HALONG BAY, 22 January 2019: Self-drive holidays spaning the Mekong Region gained an airing on the sidelines of the ASEAN Tourism Forum, last week, when Thailand’s Minister of Tourism and Sports, Weerasak Kowsurat, urged neighbouring countries to open up more land routes.
One of Thailand’s leading business newspaper, Thansettakij, reported the Minister had met with leading tourism officials from Laos, Cambodia and Vietnam to discuss ways to promote self-drive holidays between the four countries.
They make up an informal sub-group in ASEAN often simply referred to as CLVT. (Cambodia, Laos, Vietnam and Thailand).
Thailand has ambitious plans to promote travel to 55 destinations many of which share borders with Laos and Cambodia.
As more than 1 million Vietnamese tourists visited Thailand in 2018, mostly on low-cost airlines, he believes there is also potential to grow self-drive holidays that would pass through Laos to visit border provinces in Thailand.
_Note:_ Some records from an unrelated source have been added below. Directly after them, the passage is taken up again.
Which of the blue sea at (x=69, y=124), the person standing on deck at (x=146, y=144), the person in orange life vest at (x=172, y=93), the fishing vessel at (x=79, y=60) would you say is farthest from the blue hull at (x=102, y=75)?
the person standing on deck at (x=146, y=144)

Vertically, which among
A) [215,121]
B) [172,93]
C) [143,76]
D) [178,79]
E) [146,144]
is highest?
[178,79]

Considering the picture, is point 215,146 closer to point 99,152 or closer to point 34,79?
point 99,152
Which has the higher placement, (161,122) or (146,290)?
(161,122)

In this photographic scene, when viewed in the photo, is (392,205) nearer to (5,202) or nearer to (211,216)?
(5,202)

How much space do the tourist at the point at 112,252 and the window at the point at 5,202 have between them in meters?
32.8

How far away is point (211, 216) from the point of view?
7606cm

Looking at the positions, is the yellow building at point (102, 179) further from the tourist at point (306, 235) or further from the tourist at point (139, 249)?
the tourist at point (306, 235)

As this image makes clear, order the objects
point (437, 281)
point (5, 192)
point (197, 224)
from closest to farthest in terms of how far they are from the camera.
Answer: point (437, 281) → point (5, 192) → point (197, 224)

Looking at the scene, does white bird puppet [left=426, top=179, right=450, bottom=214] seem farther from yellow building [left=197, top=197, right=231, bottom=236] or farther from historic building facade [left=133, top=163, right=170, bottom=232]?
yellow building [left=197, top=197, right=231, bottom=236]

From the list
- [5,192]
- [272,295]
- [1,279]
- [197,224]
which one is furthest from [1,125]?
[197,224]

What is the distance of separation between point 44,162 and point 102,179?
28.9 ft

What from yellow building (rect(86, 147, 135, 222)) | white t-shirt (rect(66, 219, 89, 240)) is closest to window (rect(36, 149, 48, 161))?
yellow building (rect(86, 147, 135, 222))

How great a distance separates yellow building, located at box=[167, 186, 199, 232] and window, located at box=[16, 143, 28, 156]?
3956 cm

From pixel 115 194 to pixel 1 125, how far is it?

Citing a growing economy and affluence in Vietnam he reportedly told his counterparts that Vietnam has enough luxury cars owners, who are members of car clubs, to develop self-drive holidays involving all the four countries.
There is nothing new in the message. For years travel leaders in the Mekong Region tourism industry have been arguing the case for two-way, self-drive holidays that cross international borders. However, the snags are many including strict national legislation banning right-hand drive cars entry to Vietnam, restrictive police escort rules and driving licence regulations.
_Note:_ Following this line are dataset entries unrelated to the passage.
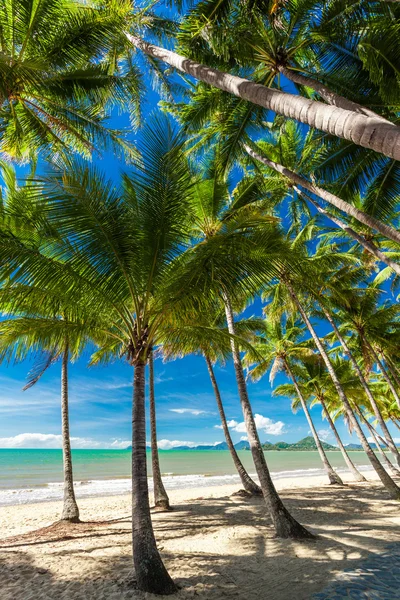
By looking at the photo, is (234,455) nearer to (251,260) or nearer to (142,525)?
(142,525)

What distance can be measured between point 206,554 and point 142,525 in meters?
1.91

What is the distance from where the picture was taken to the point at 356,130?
2.83m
Thailand also tightened rules for cars crossing the border with Laos in 2016. Strict rules virtually ended the self-drive option for Chinese holidaymakers, who travelled through Laos to visit Chiang Rai province in North Thailand in the hundreds during the cool season months.
In response to the Thansettajik report a tourism expert based in Thailand, Pasit Poomchusri posted on Facebook,
“I was a joint draftsman of the ASEAN vision on this and was the first person to talk about the promotion of single car travel…not caravans in the four countries.”
Saying self-drive holidays in the region is a part of the ASEAN 2025 vision he warned the experience had to be convenient and safe as was the case in Europe.
“If we promote (self-drive holidays) it must be free from risk not driving in the country for survival first. Do not jump forward too far with these dreams. It could be a 20 year wait.”
Another tourism expert, Mana Chobthum, added in a Facebook post, “the grouping of CLVT tourists markets are a OK, but we should look at the bigger picture and consider travel from ASEAN neighbours, not just China.
“As for overland travel by private car we have to look at Singapore and Malaysia that both have potential for self-drive holidays to Thailand.
“For the rest of the countries (Cambodia, Laos, Vietnam) the records show we need to improve road safety as does Thailand… It requires proper educated drivers. Traffic rules and signs need to be consistent and be the same in all the countries.”